Komisi Pemberantasan Korupsi (KPK) memeriksa pemilik money changer, Deisy Syam, terkait kasus pemberian suap dan fasilitas dari Bos Blueray Cargo, John Field, kepada pejabat Bea dan Cukai. Pemeriksaan dilakukan pada Kamis (21/5) kemarin.
Pemeriksaan Terkait Penukaran Valas
Juru Bicara KPK, Budi Prasetyo, mengungkapkan bahwa Deisy diperiksa untuk mendalami dugaan penukaran valuta asing (valas) oleh salah satu tersangka. Tersangka yang dimaksud adalah Kasubdit Intelijen Penindakan dan Penyidikan Direktorat Jenderal Bea dan Cukai, Sisprian Subiaksono (SIS).
“Sebagai pemilik money changer, didalami keterangannya oleh penyidik terkait dugaan penukaran-penukaran valas oleh pihak tersangka SIS,” ujar Budi dalam keterangan tertulis, Jumat (22/5).
Enam Tersangka dalam Kasus Suap Bea Cukai
Sebelumnya, KPK menetapkan enam orang tersangka dalam kasus suap dan gratifikasi importasi barang di Ditjen Bea Cukai. Penetapan ini merupakan buntut dari operasi tangkap tangan (OTT).
- Rizal, mantan Direktur Penyidikan & Penindakan Ditjen Bea dan Cukai periode 2024-Januari 2026.
- Sisprian Subiaksono, Kasubdit Intelijen Penindakan dan Penyidikan Ditjen Bea dan Cukai.
- Orlando, Kepala Seksi Intelijen Ditjen Bea dan Cukai.
- Andri, Ketua Tim Dokumen Importasi PT Blueray.
- Budiman Bayu Prasojo, Pegawai Ditjen Bea dan Cukai.
- John Field, Pemilik PT Blueray.
- Dedy Kurniawan, Manajer Operasional PT Blueray.

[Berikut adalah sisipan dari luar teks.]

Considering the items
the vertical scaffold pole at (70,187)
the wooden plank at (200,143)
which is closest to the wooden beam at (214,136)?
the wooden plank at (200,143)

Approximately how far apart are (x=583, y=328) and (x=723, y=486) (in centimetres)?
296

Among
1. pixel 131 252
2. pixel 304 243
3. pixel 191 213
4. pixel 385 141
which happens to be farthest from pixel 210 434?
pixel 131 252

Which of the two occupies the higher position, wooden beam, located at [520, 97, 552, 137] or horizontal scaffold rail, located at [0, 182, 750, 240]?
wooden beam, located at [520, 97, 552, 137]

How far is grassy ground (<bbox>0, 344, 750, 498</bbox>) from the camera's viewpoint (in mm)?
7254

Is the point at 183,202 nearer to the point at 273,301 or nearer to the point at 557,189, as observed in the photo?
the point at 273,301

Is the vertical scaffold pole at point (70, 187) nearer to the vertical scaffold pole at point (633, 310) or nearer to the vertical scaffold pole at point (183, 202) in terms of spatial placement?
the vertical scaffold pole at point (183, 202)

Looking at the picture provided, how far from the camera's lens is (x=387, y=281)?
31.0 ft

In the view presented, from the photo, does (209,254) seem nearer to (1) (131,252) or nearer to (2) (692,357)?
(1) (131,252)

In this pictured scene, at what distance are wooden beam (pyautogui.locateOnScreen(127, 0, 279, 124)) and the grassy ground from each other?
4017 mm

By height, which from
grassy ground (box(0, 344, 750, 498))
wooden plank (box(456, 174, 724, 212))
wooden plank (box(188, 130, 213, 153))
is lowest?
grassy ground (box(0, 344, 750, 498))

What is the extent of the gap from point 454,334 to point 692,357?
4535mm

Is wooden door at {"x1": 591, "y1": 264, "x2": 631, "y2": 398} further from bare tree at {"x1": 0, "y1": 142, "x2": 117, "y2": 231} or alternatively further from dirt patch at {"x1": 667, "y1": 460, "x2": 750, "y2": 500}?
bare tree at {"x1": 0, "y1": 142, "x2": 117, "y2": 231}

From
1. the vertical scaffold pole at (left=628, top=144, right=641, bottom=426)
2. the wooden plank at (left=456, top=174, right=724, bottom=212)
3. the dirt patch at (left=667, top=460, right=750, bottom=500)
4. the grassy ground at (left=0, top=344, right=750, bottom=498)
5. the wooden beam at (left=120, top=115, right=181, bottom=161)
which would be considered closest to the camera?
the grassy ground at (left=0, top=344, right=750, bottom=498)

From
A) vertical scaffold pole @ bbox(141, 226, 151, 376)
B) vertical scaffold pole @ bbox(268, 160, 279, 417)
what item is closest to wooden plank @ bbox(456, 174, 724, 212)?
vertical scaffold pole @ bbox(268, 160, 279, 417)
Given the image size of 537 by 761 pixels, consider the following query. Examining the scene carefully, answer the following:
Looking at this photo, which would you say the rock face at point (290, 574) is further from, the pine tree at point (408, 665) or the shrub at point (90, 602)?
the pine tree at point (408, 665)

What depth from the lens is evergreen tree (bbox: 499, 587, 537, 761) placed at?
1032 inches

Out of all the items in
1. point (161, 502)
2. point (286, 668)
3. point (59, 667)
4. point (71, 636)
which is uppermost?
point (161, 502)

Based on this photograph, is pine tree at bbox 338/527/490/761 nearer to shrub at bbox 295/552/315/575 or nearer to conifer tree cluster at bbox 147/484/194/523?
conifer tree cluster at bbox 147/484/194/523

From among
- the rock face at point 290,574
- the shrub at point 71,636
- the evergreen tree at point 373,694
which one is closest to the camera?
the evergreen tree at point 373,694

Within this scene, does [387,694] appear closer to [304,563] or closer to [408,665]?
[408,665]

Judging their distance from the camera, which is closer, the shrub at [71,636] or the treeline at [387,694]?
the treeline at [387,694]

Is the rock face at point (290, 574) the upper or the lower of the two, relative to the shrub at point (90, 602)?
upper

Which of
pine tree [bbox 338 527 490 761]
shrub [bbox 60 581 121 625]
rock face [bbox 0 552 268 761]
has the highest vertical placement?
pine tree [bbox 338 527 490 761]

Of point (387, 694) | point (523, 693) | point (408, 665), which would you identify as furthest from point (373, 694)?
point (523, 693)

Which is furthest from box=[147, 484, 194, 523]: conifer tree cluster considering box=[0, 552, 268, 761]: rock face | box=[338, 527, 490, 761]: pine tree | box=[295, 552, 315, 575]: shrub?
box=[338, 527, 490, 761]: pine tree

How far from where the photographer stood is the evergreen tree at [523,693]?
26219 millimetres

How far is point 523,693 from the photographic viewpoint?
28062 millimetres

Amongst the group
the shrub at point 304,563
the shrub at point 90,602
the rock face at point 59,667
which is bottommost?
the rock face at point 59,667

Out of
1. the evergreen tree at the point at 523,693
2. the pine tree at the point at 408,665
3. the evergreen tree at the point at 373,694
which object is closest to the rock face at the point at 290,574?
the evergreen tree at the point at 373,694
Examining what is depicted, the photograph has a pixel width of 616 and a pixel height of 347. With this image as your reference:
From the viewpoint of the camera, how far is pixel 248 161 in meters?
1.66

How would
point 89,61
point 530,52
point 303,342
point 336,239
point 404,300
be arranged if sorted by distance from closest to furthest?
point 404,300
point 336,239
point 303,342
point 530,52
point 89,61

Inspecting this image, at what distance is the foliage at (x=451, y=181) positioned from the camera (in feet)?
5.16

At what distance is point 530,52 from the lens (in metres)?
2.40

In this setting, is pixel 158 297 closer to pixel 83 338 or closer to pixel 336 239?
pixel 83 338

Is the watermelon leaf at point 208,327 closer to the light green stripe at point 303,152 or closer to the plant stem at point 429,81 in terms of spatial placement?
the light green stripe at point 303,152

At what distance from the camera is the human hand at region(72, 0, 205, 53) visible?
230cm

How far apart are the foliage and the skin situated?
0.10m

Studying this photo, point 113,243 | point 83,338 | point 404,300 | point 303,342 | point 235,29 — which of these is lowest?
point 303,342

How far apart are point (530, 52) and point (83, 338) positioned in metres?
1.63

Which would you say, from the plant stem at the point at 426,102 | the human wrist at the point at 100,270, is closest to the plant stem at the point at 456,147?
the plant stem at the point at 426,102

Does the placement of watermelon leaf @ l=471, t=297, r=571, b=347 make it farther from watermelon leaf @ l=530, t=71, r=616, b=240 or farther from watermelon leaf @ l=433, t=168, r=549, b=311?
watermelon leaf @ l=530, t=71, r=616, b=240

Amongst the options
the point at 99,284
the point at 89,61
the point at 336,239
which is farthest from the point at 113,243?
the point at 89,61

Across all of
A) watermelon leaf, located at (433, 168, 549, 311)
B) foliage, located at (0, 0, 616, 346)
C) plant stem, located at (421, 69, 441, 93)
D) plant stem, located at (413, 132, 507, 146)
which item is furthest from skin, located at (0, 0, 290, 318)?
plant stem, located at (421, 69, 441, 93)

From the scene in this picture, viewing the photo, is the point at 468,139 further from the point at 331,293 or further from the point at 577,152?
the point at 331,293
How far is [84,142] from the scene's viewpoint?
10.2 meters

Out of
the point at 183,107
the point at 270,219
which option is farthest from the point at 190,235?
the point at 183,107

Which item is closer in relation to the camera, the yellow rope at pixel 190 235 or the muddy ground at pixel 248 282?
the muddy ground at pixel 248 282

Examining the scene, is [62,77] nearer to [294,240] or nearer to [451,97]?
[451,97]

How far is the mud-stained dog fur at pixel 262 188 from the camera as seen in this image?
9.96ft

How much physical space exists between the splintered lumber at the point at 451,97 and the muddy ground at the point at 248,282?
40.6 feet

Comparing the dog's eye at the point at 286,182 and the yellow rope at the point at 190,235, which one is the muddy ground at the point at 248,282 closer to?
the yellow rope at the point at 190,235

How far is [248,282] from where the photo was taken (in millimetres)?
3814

Amplop Berisi Dolar Singapura
Dalam persidangan di Pengadilan Tindak Pidana Korupsi (Tipikor) pada Pengadilan Negeri (PN) Jakarta Pusat dengan terdakwa John Field dkk., Rabu (20/5), terungkap adanya amplop berisi 213.600 dolar Singapura dengan kode Sales 2-1 DIR. Jaksa KPK menyebut amplop itu merujuk kepada Dirjen Bea Cukai, Djaka Budi Utama.